* _DATA FOR THE TASK_

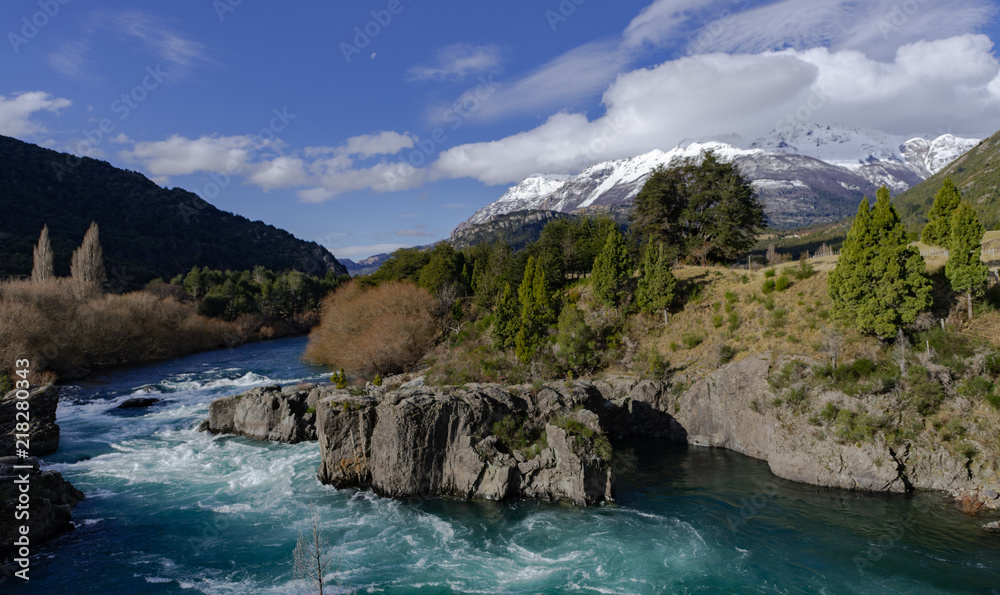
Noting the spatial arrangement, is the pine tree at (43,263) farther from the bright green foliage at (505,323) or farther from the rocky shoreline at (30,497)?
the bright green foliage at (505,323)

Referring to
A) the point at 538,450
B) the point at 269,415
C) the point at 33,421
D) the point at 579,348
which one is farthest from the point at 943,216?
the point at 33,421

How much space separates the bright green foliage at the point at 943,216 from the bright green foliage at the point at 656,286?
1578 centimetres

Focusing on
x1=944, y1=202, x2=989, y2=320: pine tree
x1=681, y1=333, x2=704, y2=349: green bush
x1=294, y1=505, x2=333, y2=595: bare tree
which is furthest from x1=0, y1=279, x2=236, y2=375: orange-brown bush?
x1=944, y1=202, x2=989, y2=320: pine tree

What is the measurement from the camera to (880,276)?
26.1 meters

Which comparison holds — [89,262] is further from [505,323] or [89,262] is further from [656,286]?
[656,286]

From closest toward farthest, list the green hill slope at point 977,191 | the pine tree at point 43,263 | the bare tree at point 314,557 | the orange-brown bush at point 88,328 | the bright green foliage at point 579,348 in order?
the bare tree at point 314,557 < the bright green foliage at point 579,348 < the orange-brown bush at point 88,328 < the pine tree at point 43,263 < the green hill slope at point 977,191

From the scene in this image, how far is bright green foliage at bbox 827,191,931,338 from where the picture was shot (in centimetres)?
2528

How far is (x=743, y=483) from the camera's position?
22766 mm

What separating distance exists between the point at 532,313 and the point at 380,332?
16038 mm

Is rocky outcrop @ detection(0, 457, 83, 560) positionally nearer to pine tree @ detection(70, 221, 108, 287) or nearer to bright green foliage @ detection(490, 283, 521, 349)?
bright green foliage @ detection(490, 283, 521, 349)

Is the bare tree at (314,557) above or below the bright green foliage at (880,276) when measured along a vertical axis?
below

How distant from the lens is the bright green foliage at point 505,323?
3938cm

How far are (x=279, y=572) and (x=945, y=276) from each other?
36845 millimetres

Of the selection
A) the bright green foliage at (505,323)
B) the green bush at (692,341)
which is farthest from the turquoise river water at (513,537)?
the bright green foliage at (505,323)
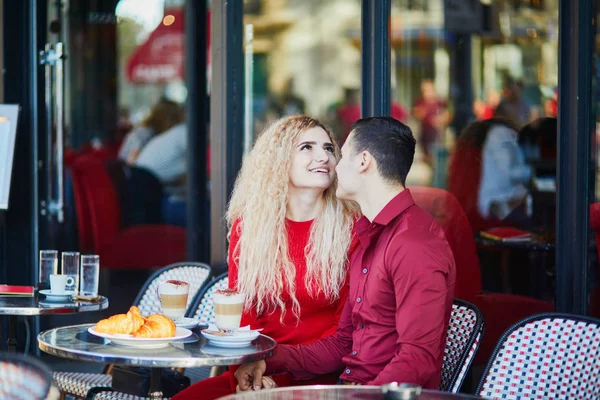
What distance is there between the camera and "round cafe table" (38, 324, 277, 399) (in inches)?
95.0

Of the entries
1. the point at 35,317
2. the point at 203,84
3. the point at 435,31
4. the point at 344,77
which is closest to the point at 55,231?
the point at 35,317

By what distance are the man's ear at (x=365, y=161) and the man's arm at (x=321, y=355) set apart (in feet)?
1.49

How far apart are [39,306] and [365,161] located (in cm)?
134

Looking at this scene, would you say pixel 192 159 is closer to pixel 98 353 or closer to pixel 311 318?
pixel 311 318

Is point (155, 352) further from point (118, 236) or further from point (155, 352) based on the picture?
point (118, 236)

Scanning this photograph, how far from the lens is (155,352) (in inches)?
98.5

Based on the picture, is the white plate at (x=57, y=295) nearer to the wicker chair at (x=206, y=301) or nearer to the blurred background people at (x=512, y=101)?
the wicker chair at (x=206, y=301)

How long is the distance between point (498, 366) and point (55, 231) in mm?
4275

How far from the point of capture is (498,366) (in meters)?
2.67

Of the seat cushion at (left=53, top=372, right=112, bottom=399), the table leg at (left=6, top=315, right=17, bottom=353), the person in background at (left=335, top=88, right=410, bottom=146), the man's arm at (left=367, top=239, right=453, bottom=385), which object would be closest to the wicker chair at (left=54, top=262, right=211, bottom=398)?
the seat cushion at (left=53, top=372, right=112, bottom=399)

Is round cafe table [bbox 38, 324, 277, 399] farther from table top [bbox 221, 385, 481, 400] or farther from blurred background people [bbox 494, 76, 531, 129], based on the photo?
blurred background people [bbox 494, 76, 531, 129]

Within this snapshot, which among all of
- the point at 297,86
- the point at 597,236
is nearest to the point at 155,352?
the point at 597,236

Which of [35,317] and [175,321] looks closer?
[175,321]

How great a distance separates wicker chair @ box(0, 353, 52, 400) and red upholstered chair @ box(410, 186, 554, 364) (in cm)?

* _REQUIREMENTS_
From the data above, pull out every line that contains the string "pixel" and copy each one. Treat uppercase and lowercase letters as different.

* _RESULT FOR THIS EXERCISE_
Looking at this scene, would you say pixel 192 159 is closer to pixel 98 353 or closer to pixel 311 318?
pixel 311 318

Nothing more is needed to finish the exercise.